São Paulo – Pela primeira vez, o "Livro da Alma", escrito em árabe pelo médico, político e filósofo Ibn Sina ganha uma tradução em português. O trabalho consumiu quase três anos de dedicação do professor da Faculdade de Filosofia, Letras e Ciências Humanas (FFLCH) da USP, Miguel Attie Filho. Neste livro, o autor procura descrever a natureza humana por meio da alma sem, no entanto, valorizá-la do ponto de vista religioso. É também considerado uma "ponte" entre a história do pensamento grego e europeu.
O "Livro da Alma" é parte de uma enciclopédia chamada, em árabe, de Al Sifa (A Cura), escrita entre 1.020 e 1.030. O "Livro da Alma" é o sexto da parte das Ciências Naturais, uma das divisões que compõem "A Cura", também formada pela Lógica, Matemática e Metafísica. Avicena, como Ibn Sina é conhecido no Ocidente, também é um dos precursores da falsafa, a filosofia em árabe. Seu pensamento é influenciado pelos pensadores clássicos: Platão (para quem existem duas realidades: a concreta e a abstrata), Aristóteles (que defendia a existência da realidade concreta e que é nela que se deve filosofar) e o neoplatonismo desenvolvido pelo pensador Plotino, que defende, por sua vez, que o mal não existe, porém a imperfeição sim.
A história do pensamento está na base da formação acadêmica de Miguel, assim como a obra de Avicena. Os estudos sobre o "Livro da Alma" começaram quando Attie preparava o mestrado e continuaram pelo doutorado, pós-doutorado e livre-docência do professor, de 50 anos. Não é recente, contudo, seu interesse pela obra deste filósofo que nasceu onde hoje fica o Uzbequistão e desenvolveu seu trabalho no mundo persa. "Quando estudava para o mestrado, vi que quase não havia referência aos pensadores árabes. Não apareciam em lugar nenhum. Fui incentivado a pesquisar porque sua presença estava muito ausente, embora nos anos 50 e 60 houve um resgate deles", recorda o tradutor.

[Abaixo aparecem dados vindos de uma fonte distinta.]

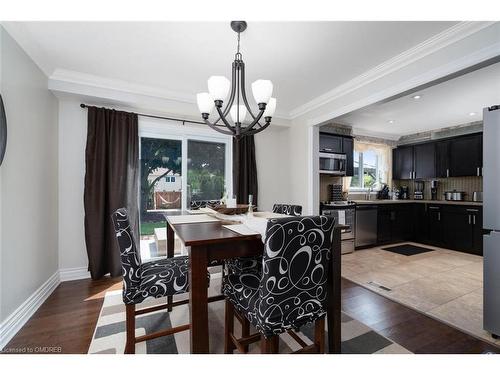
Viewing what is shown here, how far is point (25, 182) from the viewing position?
200 cm

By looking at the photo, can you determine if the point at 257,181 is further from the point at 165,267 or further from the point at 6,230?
the point at 6,230

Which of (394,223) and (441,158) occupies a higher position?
(441,158)

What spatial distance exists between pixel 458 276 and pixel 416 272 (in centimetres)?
46

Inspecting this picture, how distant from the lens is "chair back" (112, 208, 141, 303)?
143 centimetres

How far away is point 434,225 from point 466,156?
4.63ft

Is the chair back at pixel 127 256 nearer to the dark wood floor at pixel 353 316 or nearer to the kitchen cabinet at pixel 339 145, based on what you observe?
the dark wood floor at pixel 353 316

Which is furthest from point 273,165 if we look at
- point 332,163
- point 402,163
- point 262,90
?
point 402,163

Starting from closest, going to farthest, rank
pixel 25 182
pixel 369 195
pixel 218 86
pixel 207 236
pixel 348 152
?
pixel 207 236 → pixel 218 86 → pixel 25 182 → pixel 348 152 → pixel 369 195

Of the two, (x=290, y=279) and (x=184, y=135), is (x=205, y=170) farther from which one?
(x=290, y=279)

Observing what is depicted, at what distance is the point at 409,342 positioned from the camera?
5.46 feet
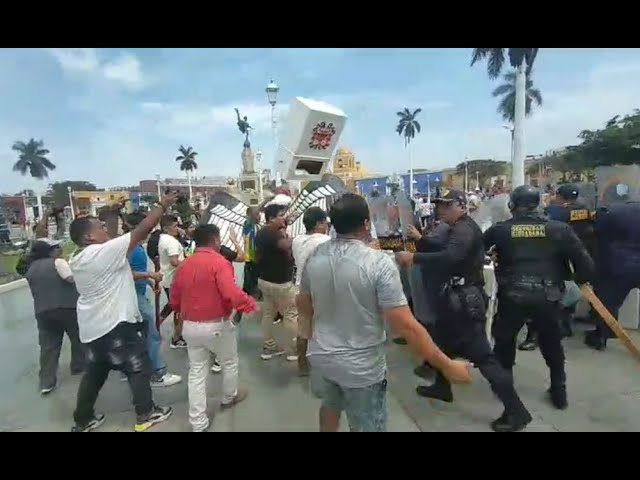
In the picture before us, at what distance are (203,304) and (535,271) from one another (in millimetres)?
2325

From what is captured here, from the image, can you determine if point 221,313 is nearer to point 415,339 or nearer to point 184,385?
point 184,385

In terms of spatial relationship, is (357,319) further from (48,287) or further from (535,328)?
(48,287)

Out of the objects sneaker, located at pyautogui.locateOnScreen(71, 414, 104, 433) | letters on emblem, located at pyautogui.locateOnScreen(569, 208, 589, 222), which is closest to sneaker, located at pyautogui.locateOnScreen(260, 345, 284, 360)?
sneaker, located at pyautogui.locateOnScreen(71, 414, 104, 433)

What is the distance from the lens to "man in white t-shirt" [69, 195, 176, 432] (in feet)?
9.23

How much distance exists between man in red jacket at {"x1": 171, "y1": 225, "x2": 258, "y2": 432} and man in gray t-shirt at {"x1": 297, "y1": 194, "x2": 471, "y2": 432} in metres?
0.96

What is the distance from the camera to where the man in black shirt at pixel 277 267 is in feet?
13.1

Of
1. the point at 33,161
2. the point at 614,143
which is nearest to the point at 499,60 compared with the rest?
the point at 614,143

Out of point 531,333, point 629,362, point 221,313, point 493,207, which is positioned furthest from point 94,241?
point 629,362

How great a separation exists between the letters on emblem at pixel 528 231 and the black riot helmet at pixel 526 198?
15cm

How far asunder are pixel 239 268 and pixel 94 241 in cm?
652

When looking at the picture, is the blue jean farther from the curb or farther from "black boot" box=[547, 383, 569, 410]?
the curb

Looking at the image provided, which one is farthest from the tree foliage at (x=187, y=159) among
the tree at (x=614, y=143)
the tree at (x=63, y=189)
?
the tree at (x=614, y=143)

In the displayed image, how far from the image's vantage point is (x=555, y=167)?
3666 centimetres

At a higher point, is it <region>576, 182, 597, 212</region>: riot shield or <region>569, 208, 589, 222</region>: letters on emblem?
<region>576, 182, 597, 212</region>: riot shield
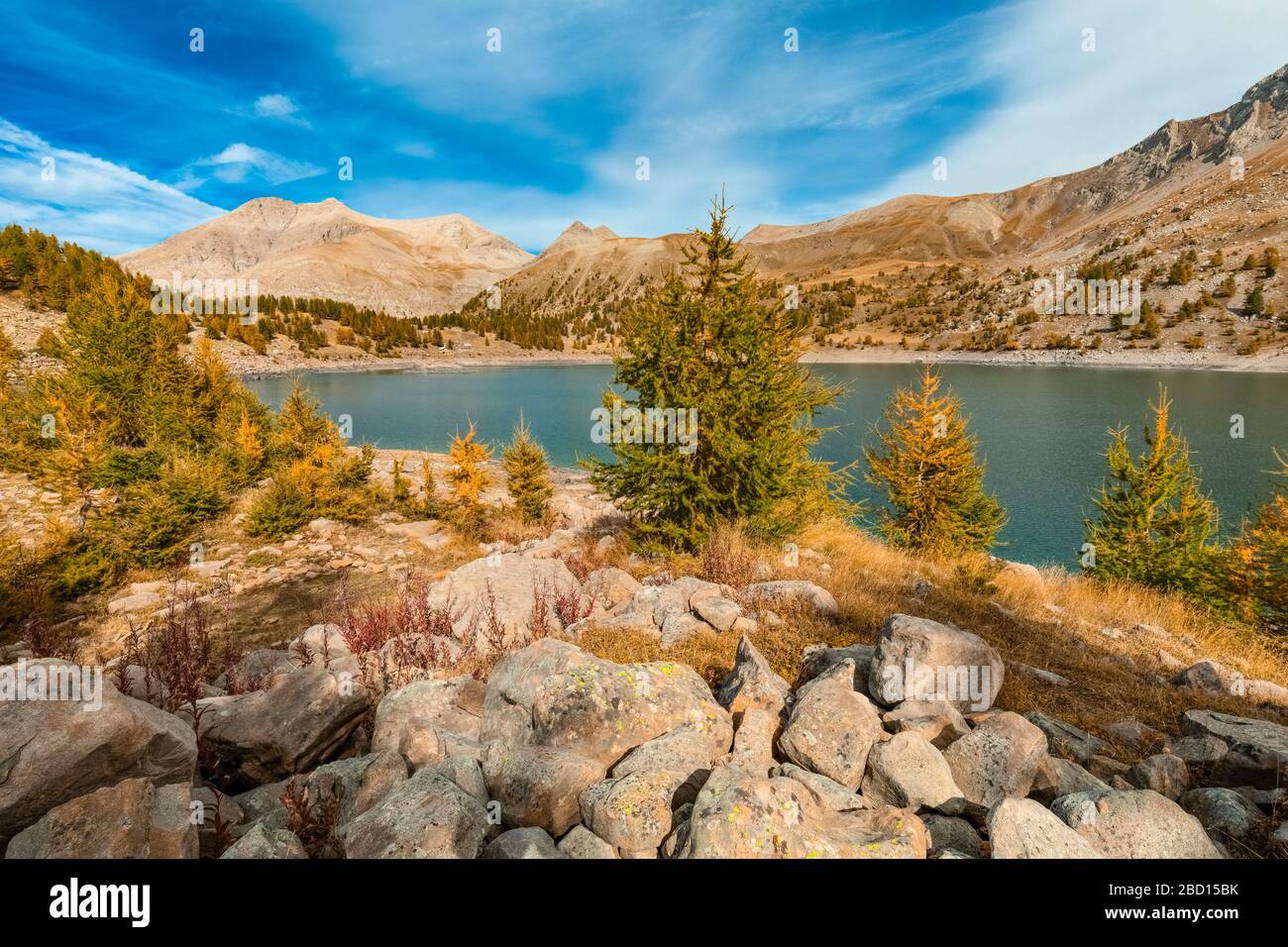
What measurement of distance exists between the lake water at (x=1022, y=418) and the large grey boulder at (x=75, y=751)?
42.1 feet

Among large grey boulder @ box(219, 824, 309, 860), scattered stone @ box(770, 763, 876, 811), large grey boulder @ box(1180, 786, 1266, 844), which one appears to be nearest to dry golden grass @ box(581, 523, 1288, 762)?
large grey boulder @ box(1180, 786, 1266, 844)

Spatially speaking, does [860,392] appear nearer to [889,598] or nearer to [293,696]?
[889,598]

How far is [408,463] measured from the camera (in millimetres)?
30906

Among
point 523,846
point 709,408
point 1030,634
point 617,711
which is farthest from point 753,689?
point 709,408

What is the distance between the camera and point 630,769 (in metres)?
4.28

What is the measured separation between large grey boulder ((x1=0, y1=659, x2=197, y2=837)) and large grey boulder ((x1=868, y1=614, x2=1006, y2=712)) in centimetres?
634

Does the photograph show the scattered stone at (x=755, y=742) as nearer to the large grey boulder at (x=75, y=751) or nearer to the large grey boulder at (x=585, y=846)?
the large grey boulder at (x=585, y=846)

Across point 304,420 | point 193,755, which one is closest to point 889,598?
point 193,755

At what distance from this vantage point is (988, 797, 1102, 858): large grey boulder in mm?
3312

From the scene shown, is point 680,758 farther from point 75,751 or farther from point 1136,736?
point 1136,736

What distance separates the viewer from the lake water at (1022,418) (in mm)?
26312

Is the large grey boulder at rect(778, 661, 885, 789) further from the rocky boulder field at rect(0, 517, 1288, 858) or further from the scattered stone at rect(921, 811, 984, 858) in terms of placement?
the scattered stone at rect(921, 811, 984, 858)
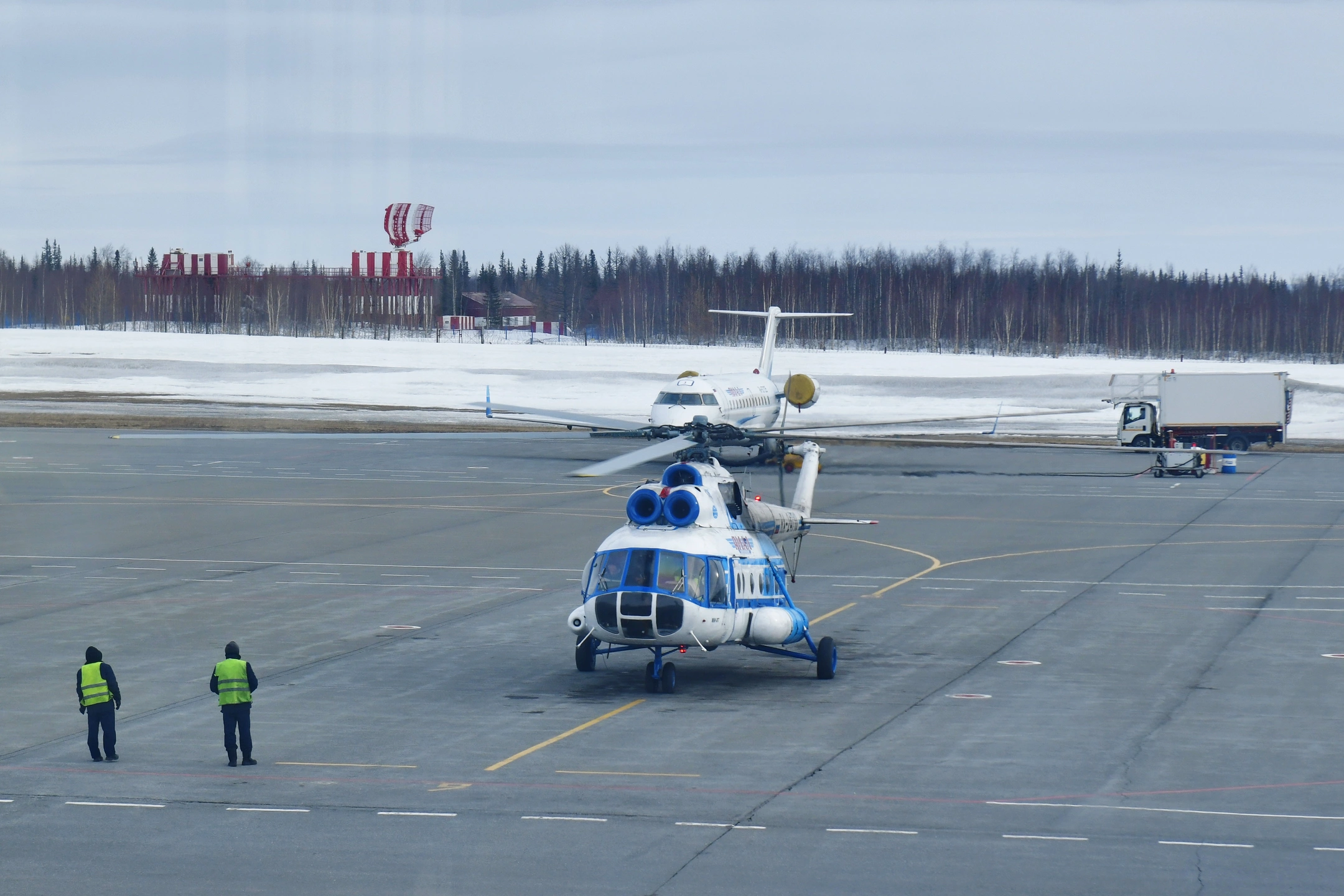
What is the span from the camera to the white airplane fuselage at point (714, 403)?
2330 inches

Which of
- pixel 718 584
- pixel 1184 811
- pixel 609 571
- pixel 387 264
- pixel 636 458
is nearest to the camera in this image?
pixel 1184 811

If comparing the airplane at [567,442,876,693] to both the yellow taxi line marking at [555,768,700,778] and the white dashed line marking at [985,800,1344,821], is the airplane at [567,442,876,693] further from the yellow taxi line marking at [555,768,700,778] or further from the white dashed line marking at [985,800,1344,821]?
the white dashed line marking at [985,800,1344,821]

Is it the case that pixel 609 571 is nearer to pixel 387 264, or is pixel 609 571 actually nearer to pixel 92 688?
pixel 92 688

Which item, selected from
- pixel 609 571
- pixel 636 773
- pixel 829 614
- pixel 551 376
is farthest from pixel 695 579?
pixel 551 376

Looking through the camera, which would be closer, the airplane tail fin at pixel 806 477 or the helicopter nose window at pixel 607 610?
the helicopter nose window at pixel 607 610

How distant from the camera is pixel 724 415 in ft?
198

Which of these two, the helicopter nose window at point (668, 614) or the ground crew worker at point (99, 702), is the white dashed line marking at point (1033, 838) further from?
the ground crew worker at point (99, 702)

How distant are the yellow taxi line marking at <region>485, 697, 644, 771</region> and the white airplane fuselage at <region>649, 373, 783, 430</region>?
32.0 meters

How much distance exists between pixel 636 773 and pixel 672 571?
533cm

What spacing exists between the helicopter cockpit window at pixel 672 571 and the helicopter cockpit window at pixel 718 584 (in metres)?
0.58

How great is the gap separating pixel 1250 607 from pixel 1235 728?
480 inches

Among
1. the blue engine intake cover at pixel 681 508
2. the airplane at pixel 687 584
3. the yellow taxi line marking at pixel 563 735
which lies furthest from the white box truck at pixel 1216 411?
the yellow taxi line marking at pixel 563 735

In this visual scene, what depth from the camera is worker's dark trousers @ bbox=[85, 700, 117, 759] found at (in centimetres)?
2067

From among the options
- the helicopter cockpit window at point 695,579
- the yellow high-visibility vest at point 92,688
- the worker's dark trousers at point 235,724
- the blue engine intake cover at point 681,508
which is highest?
the blue engine intake cover at point 681,508
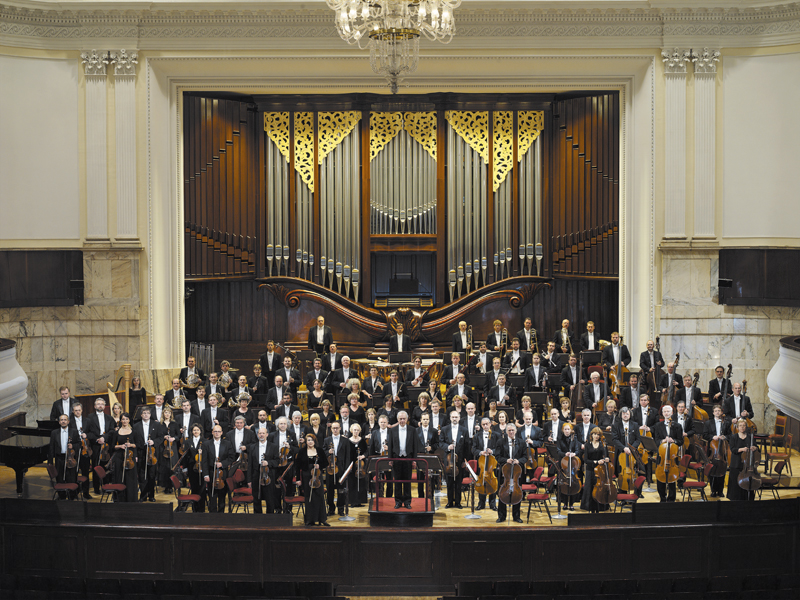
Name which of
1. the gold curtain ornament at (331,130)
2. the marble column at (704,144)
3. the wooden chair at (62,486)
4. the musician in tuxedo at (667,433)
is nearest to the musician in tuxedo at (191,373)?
the wooden chair at (62,486)

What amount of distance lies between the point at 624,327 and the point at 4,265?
8.89 meters

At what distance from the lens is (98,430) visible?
32.2ft

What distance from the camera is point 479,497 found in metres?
9.80

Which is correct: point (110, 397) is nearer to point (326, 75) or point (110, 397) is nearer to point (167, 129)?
point (167, 129)

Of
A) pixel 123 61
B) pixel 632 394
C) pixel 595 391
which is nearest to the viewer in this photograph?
pixel 632 394

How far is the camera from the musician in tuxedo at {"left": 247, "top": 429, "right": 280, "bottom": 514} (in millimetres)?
9094

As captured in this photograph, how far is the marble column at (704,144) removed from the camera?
511 inches

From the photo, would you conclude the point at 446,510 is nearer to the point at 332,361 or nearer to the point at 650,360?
the point at 332,361

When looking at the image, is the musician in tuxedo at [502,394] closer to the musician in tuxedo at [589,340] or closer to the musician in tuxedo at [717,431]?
the musician in tuxedo at [589,340]

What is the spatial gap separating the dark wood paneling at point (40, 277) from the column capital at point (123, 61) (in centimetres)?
266

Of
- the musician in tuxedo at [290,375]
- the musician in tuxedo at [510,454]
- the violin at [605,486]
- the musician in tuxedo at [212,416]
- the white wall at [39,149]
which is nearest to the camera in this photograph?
the violin at [605,486]

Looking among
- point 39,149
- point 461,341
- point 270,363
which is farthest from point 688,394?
point 39,149

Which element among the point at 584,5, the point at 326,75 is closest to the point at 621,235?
the point at 584,5

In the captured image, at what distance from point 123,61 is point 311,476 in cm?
716
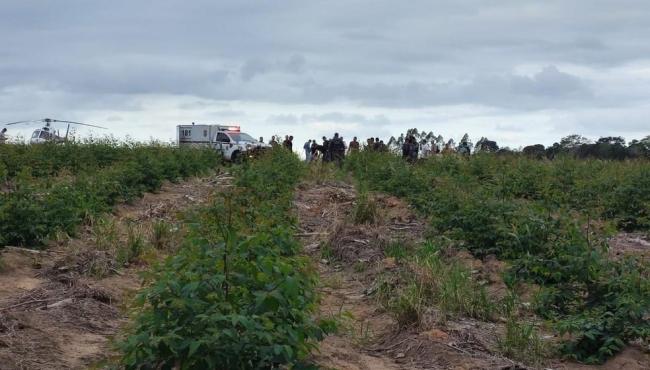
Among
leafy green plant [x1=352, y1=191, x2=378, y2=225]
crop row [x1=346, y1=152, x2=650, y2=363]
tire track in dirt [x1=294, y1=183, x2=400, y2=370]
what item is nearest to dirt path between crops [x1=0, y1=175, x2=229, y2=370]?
tire track in dirt [x1=294, y1=183, x2=400, y2=370]

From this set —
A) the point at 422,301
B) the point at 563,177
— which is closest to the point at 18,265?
the point at 422,301

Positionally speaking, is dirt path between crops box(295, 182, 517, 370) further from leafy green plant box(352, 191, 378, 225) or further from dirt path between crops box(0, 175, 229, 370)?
dirt path between crops box(0, 175, 229, 370)

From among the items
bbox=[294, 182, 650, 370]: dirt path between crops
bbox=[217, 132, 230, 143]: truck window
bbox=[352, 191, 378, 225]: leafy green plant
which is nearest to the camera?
bbox=[294, 182, 650, 370]: dirt path between crops

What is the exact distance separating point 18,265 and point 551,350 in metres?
5.50

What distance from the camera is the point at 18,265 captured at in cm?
907

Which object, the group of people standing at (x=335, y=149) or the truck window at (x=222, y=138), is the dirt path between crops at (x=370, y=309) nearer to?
the group of people standing at (x=335, y=149)

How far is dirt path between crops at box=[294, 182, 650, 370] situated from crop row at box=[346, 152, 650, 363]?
23 centimetres

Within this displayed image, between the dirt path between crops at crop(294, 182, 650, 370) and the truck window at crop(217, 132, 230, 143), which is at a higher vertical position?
the truck window at crop(217, 132, 230, 143)

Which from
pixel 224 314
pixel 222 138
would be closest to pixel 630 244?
pixel 224 314

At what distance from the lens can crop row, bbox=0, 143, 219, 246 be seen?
→ 10.0m

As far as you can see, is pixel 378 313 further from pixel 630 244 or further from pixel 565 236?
pixel 630 244

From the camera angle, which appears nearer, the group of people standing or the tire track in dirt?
the tire track in dirt

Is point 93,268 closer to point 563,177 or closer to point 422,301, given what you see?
point 422,301

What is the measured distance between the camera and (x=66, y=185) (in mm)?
12047
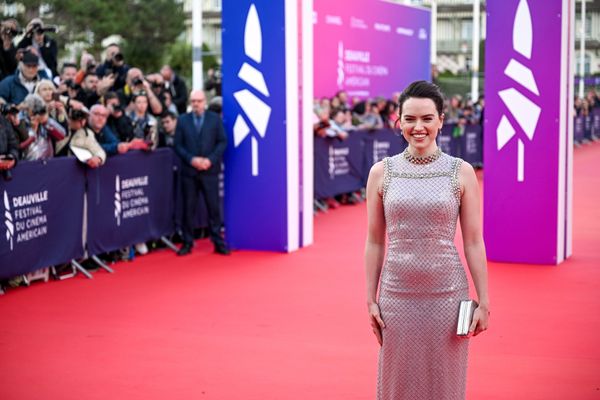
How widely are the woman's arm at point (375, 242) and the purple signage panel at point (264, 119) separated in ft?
26.2

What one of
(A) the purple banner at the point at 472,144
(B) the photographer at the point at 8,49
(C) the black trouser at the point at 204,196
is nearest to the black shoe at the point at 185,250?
(C) the black trouser at the point at 204,196

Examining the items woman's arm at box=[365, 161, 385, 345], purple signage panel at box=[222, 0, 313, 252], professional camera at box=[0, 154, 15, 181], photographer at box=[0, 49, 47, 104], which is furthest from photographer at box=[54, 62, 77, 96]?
woman's arm at box=[365, 161, 385, 345]

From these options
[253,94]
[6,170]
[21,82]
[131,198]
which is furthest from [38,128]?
[253,94]

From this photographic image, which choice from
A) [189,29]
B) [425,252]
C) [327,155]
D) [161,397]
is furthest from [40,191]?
[189,29]

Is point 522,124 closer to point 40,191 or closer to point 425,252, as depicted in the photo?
point 40,191

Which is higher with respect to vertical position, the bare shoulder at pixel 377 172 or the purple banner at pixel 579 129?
the bare shoulder at pixel 377 172

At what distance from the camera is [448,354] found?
4.70 metres

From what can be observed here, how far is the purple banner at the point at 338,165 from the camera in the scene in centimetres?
1745

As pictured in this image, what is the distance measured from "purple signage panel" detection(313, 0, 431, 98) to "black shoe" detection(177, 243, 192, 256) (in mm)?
9243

Quando foi convidado pela editora Globo a traduzir o livro, pouco depois de concluir seu doutorado, em 2004, Attie conhecia bem o "Livro da Alma". Mas, depois de começar a tradução, percebeu que se tratava de uma "aventura". "O chamado para traduzir o livro foi quase um desafio porque o que eu sabia a respeito dele e de suas expressões estava no limite. Neste caso, não se trata apenas de traduzir do árabe para o português. Trata-se, também, de interpretar e traduzir os conceitos de filosofia", recorda. Em muitas ocasiões, Attie precisou consultar expressões em grego para encontrar a palavra ideal.
Para o tradutor, além de fazer existir no Brasil uma obra da filosofia nunca traduzida diretamente do árabe para o português, o "Livro da Alma" encaixa mais uma peça no quebra-cabeças da história do pensamento. Os pensadores árabes do século 9 estão no "meio do caminho" entre gregos, como Platão (427a.c – 347a.c) e Aristóteles (384a.c. – 322a.c.), e os eurpeus dos séculos seguintes. Attie afirma que uma das principais características de Avicena é mostrar que não existem dois tipos de pensamento: Oriental e Ocidental. "Isso aparece na Europa depois do Renascimento (no século 14). Isso é parte de uma ideologia. Por isso existe essa divisão. O ‘Livro da Alma’ apresenta dificuldades para quem defende essa cisão", diz.
Quando escreveu o "Livro da Alma", Avicena não o fez pensando na alma do ponto de vista religioso. "Ele também era médico. Para falar da alma, fala antes de outras áreas do corpo que não tratam da alma. Trata antes do corpo, para depois falar da alma. Ele descreve os sentidos, as câmaras cerebrais, a cognição. O modo como arquiteta o livro não é pela religião, mas pelo viés da razão. É um livro de ciência e filosofia", diz Attie. "Ele fala da cura da alma a respeito das coisas: do homem, da sociedade, da natureza e do universo", explica. Attie observa que, embora não seja em si religioso, o "Livro da Alma" ganha uma interpretação "esotérica" em regiões de maioria islâmica xiita. "Eles tiram do livro a parte mais espiritualista, enquanto a interpretação científica é maior na Europa", completa.
Attie, que é descendente de sírios, já traduziu três filósofos do mundo árabe: Al-Farabi, Al-Kindi e Avicena. Revela que se a filosofia árabe tivesse mais exemplares traduzidos para o português ele se aventuraria por outras traduções da obra de Avicena. Mas isto ainda não ocorre. "Gostaria, então, de traduzir a obra principal de cada um dos grandes autores", afirma. Desses, ainda falta o filósofo Averróis.